A development project in close collaboration with Skanderborg Utility has provided new knowledge on the sound and noise generated by leaks and breaches in the distribution network. This has formed the basis for new and innovative leak detection in Kamstrup’s newest water meter, which Skanderborg Utility expects will create considerable value.

It started with an idea. Could the ultrasonic signal in Kamstrup’s water meter also be used to measure acoustic changes, and in that way identify leaks in the pipelines? The idea was good in theory – but it had to be tested in real life in order to ensure that it would generate value for the utilities. 

”Our approach to product development has always been that a product remains unfinished until we know that it works for our customers. Innovation only becomes valuable once it has been tested in the real world,” explains Stig Knudsen, product manager at Kamstrup.

The value of collaboration

Skanderborg Utility was happy to be a part of the project, and Kamstrup applied to the VTU fund to run it as a development project, which also included Børkop Water Utility. The agreement was settled and the project kicked-of in July 2015.

”A requirement for VTU projects is that water utilities and other industry players work together, so this was a great way to organise the work,” says Stig Knudsen. Skanderborg Utility has a strong focus on collaboration and innovation, which has also led to the establishment of the AquaGlobe innovation centre, housed in Skanderborg Utility, with the mission to support the development of Danish water technology. 

There was also an substantial short-term reward in participating in the project: ”In the short term, it is all about spending fewer hours tracking down leaks. We have had cases where we had to listen through a large area over the course of several weeks. We would of course like to minimise that time,” says Jens Ravn Knudsen, Head of Asset Management at Skanderborg Utility. 

With the new meter, it will be easier for Skanderborg Utility to detect leaks in the distribution network. The meter will pick up any sound changes enabling the utility to narrow down the area they need to go out and investigate based on where the sound is loudest. ”The faster we can narrow down the area in which the leak might be, the quicker and cheaper we can rectify the damage instead of spending time and money on listening to an entire zone.”

Highlights from the process of creating new and innovative leak detection

What does a hole sound like?

Kamstrup started with a sandbox setup in the company’s own back garden where they could test a string of prototypes. Here, the development engineers from Kamstrup and Operational Assistant from Skanderborg Utility, Frank Nielsen drilled holes in test pipes – and listened. 

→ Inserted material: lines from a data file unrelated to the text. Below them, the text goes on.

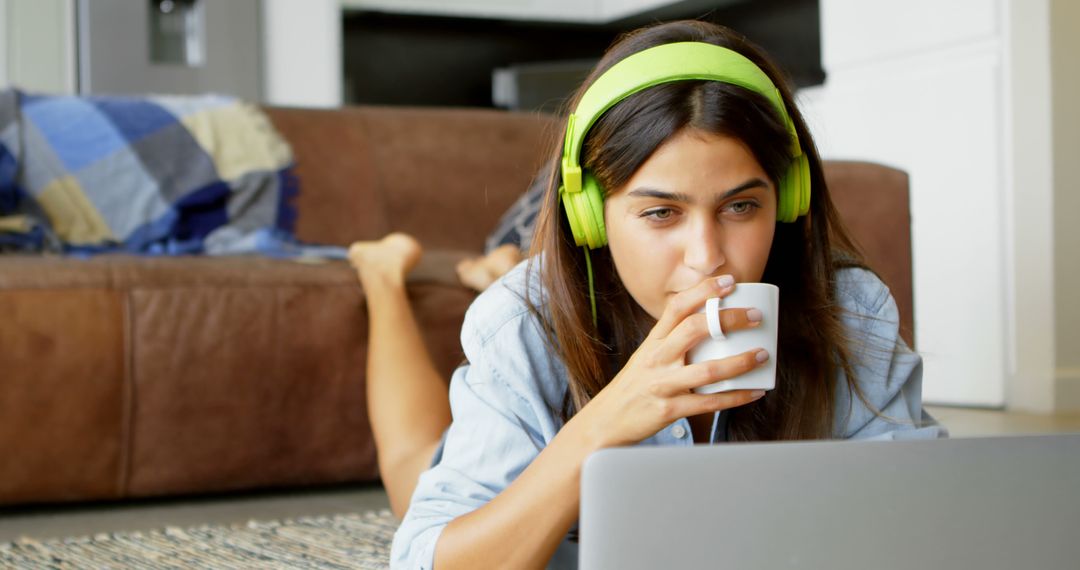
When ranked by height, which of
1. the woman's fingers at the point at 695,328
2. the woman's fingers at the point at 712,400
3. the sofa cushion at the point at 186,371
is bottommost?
the sofa cushion at the point at 186,371

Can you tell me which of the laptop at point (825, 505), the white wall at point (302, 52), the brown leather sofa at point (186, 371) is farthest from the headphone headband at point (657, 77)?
the white wall at point (302, 52)

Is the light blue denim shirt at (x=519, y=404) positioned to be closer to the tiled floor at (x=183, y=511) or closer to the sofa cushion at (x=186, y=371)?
the tiled floor at (x=183, y=511)

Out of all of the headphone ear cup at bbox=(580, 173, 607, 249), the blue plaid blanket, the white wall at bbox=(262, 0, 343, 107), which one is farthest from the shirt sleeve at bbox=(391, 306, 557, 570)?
the white wall at bbox=(262, 0, 343, 107)

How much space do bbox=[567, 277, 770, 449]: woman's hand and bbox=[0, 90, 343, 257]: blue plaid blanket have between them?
4.59 ft

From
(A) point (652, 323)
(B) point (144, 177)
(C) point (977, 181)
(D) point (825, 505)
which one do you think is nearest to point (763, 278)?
(A) point (652, 323)

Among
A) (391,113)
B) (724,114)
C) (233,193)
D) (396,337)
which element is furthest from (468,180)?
(724,114)

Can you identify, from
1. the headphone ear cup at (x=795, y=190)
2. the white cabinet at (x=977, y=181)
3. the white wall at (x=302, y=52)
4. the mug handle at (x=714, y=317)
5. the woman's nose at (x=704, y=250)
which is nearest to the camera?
the mug handle at (x=714, y=317)

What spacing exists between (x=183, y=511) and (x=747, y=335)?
4.01 ft

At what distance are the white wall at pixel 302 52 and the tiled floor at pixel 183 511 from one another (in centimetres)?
222

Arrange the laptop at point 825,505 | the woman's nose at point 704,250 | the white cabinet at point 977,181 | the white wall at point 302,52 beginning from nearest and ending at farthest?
the laptop at point 825,505, the woman's nose at point 704,250, the white cabinet at point 977,181, the white wall at point 302,52

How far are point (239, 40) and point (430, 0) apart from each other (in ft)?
2.43

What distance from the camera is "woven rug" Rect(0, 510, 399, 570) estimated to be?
131 cm

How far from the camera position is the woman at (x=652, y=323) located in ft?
2.55

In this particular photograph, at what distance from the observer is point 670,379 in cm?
74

”We spent a lot of time filtering the sound – recognising and eliminating noise sources such as traffic, a washing machine, etc.,” explains Stig Knudsen who continues: When you have someone with years of operational experience and that mindset working together/side by side with an engineer with a Ph.D it gets really nerdy - and very productive.”

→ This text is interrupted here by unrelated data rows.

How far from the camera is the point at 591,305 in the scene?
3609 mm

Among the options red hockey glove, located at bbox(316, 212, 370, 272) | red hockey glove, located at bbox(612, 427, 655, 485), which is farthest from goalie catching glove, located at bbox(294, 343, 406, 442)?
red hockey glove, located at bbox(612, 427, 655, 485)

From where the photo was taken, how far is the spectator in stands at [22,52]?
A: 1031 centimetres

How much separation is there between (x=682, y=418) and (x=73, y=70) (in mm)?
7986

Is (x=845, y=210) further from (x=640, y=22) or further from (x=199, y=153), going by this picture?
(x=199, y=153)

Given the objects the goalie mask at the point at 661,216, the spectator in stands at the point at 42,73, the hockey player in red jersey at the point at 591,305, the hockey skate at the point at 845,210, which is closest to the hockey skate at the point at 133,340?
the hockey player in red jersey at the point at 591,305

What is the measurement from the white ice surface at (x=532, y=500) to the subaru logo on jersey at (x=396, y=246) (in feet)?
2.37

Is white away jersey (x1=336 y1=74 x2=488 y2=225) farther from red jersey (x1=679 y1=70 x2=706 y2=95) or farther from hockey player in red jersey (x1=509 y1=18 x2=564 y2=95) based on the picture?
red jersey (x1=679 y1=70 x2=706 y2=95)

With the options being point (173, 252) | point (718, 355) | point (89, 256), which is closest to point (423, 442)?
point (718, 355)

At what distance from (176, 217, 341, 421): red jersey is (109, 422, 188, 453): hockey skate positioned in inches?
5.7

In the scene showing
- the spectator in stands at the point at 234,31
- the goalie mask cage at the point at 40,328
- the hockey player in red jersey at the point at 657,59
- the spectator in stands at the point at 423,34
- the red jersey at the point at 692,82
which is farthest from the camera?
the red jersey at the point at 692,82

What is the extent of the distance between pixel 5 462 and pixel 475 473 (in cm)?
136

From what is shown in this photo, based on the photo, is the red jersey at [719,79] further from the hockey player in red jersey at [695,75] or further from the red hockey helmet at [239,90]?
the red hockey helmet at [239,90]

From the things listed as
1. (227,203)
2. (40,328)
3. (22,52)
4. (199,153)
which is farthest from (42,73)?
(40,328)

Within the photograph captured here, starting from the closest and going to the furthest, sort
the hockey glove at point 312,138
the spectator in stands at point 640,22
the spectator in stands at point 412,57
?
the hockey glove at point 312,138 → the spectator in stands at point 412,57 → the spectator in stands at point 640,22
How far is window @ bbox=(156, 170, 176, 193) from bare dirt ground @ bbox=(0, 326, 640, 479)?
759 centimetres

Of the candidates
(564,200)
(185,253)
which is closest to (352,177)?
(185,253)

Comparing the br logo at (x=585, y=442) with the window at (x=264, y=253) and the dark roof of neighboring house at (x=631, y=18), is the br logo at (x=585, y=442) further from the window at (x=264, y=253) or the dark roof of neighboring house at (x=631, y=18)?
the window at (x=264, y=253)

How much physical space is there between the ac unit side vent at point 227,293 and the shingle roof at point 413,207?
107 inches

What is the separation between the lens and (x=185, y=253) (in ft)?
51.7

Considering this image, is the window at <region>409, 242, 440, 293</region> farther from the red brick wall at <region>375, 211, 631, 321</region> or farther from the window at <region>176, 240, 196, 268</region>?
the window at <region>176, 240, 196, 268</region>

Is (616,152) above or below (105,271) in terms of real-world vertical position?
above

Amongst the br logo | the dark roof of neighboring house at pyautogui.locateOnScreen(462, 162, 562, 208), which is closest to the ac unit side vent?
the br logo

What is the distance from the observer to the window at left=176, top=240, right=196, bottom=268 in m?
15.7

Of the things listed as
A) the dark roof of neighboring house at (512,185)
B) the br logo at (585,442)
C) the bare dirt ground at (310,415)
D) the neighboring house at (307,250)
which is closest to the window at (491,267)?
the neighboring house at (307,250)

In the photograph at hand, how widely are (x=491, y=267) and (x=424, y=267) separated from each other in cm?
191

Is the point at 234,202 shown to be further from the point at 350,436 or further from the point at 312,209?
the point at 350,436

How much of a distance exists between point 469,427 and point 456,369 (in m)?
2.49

Prototypes were subsequently set up in different places around Skanderborg Utility’s distribution network – either as part of planned renovations, or in areas with suspected leakages that the prototypes then helped find. 

First and foremost, Skanderborg Utility ensured that the meter was tested with the correct noise sources, but another, equally valuable contribution was their knowledge of sound and noise in the network. This was a completely new area for Kamstrup: what sound does a hole make? ”We had to learn what a leak sounds like,” explains Stig Knudsen.

Listening meetings were set up for Kamstrup and Skanderborg Utility to discuss just that, as the sound of a drilled hole is very different from the sound of a breach or leak. ”Based on our experience, we knew that drilling a clean hole in a pipe wasn’t true to life – in reality a breach is usually a tear in the pipe, which creates a more whistling sound than a round hole does,” explains Frank Nielsen. 

Skanderborg Utility therefore provided Kamstrup with real pieces of piping with leak holes to investigate and test in order to learn how the type of pipe, material, composition, pressure, etc. might affect the sound of a leak. This work was crucial to the development of the new meter, explains Stig Knudsen: ”The meter listens all day, but takes the lowest background noise so we have a baseline. But when we started out, we didn’t know what to look for. Today we know what a leak sounds like.”

“For us, the greatest value will come from being at the leading edge of asset management. This will allow us to safeguard our assets and spend our money in the right places and at the right times”

Jens F. Bastrup, CEO

Long-term focus on asset management

Skanderborg Utility’s long-term focus is not the potential for reducing the utility’s water loss, which is already less than 6%, following a massive effort on water loss reduction in 2010. Instead, asset management is their primary focus area. Jens F. Bastrup, CEO, explains: 

”For us, the greatest value will come from being at the leading edge of asset management. This will allow us to safeguard our assets and spend our money in the right places and at the right times. That is the long-term goal. If we can use data to identify the signs of an impending breach, we will essentially be able to replace the exact pipe that needs replacing – the day before it breaks.”